Simpler, aber cleverer

Fadenwurm dient als Vorbild für neuronales Netz

Web
14.10.2020 08:30

Der Fadenwurm „C. elegans“ kann mit seinem nur 302 Neuronen zählenden Nervensystem recht komplexe Aufgaben meistern. Nach dem Vorbild des kleinen Wurms haben nun österreichische Forscher künstliche neuronale Netze verbessert. Mit einem einfacheren, kleineren Netz bestehend aus nur 19 Zellen lassen sich Aufgaben wie das Spurhalten eines autonomen Fahrzeugs effizienter und zuverlässiger lösen lassen als bisher.

Lern- und anpassungsfähige Programme, die man als künstliche Intelligenz bezeichnet, können durch Analyse großer Datenmengen und Erfahrung lernen. Das ist etwa bei der Sprachsteuerung am Handy, Suchmaschinen, Übersetzungsprogrammen oder selbstfahrenden Autos bereits Realität. Angetrieben wird die Entwicklung vor allem durch große vorhandene Datenmengen und immer höhere Rechenleistung.

Das Forscherteam der Technischen Universität Wien, des Institute of Science and Technology Austria (IST) in Klosterneuburg und des Massachusetts Institute of Technology hat sich in seiner Arbeit überlegt, wie man die Komplexität künstlicher neuronaler Netze reduzieren kann. Orientiert haben sie sich dabei an der Natur - konkret am Fadenwurm. Der zeigt mit einer verblüffend kleinen Zahl von Nervenzellen interessante Verhaltensmuster. „Das liegt an der effizienten und harmonischen Art, wie sein Nervensystem Information verarbeitet“, erklärte Radu Grosu, Leiter der Forschungsgruppe „Cyber-Physical Systems“ an der TU Wien, in einer Aussendung.
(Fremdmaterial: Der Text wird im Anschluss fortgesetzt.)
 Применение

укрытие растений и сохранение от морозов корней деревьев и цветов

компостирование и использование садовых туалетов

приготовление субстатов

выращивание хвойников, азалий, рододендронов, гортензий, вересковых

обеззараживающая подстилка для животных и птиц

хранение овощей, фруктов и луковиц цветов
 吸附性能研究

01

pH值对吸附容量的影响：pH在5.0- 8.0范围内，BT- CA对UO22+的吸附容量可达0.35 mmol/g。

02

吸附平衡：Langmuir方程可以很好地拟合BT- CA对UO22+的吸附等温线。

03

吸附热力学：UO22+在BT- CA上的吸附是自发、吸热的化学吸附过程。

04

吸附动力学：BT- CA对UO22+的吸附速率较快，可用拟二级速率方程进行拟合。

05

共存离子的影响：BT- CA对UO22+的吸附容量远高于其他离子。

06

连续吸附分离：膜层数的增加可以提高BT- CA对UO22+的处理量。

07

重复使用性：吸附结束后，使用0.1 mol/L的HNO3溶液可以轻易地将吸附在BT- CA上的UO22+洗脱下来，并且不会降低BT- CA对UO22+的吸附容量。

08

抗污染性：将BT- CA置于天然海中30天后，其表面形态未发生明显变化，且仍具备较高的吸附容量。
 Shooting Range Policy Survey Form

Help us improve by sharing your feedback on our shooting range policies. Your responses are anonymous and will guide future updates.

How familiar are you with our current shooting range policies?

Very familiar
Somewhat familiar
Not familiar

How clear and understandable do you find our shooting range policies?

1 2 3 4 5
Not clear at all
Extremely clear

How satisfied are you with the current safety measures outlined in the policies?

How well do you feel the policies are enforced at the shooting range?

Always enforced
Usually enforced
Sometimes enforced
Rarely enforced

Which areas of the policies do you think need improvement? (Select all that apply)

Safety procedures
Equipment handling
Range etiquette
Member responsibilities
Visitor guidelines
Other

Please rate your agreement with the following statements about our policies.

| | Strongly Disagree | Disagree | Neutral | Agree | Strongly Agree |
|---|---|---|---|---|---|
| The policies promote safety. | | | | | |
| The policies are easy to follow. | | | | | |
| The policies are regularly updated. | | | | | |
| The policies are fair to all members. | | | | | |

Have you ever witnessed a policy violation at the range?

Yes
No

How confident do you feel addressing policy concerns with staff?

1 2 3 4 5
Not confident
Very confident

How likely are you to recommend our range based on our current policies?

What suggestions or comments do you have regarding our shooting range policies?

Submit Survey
Mathematische Modelle von Natur inspiriert
„Inspiriert von der Natur haben wir neue mathematische Modelle für Neuronen und Synapsen entwickelt“, so der Informatiker Thomas Henzinger, Präsident des IST Austria. Das Netz des neuen KI-Modells sei viel einfacher, weil nicht jede Zelle mit jeder anderen verbunden wurde. Zudem gehorche die Verarbeitung der Signale innerhalb der einzelnen Zellen anderen mathematischen Regeln als bei bisherigen Deep-Learning-Modellen.

Nach Ansicht des Forscherteams hat das System entscheidende Vorteile gegenüber bisherigen Modellen: Es kommt viel besser mit gestörten Eingaben zurecht und aufgrund seiner Einfachheit kann seine Funktionsweise im Detail erklärt werden.

Getestet haben die Forscher ihr Modell beim Spurhalten eines autonomen Fahrzeugs. Für solche Aufgaben würden heute oft Deep-Learning-Modelle mit Millionen an Parametern verwendet, „unser System kommt mit 75.000 trainierbaren Parametern aus“, so Mathias Lechner, PhD-Student am IST Austria.

Zweiteiliges System
Das neue System besteht aus zwei Teilen: Ein Netzwerk verarbeitet den Kamera-Input und entscheidet, welche Teile des Bildes wichtig sind. Es gibt dann Signale an das Kontrollsystem des neuronalen Netzwerks weiter, welches das Fahrzeug lenkt. Das Kontrollsystem besteht dabei nur aus 19 Zellen, das sei „um drei Größenordnungen kleiner als es mit bisherigen State-of-the-art-Modellen möglich wäre“, so Lechner.

Um zu testen, wie robust das neue System im Vergleich zu bisherigen Deep-Learning-Modellen ist, haben die Forscher die Bilder künstlich verschlechtert. Während andere Netzwerke mit einem solchen Bildrauschen nur schwer zurechtkommen, „ist unser System sehr widerstandsfähig gegenüber Artefakten beim Input. Diese Eigenschaft ist eine direkte Folge des neuartigen Modells und seiner Architektur“, erklärte Lechner.

Das neue Modell hat noch weitere Vorteile: Bei jeder einzelnen Entscheidung des Systems lässt sich die Rolle jeder einzelnen Zelle identifizieren. So lässt sich die Funktion der Zellen verstehen und ihr Verhalten erklären, während größere Deep Learning-Modelle dagegen eine „Black Box“ darstellen. Zudem ermöglicht die Methode, die Dauer des Trainings zu reduzieren, und schafft die Möglichkeit, künstliche Intelligenz in relativ einfachen Systemen zu implementieren, betonen die Forscher.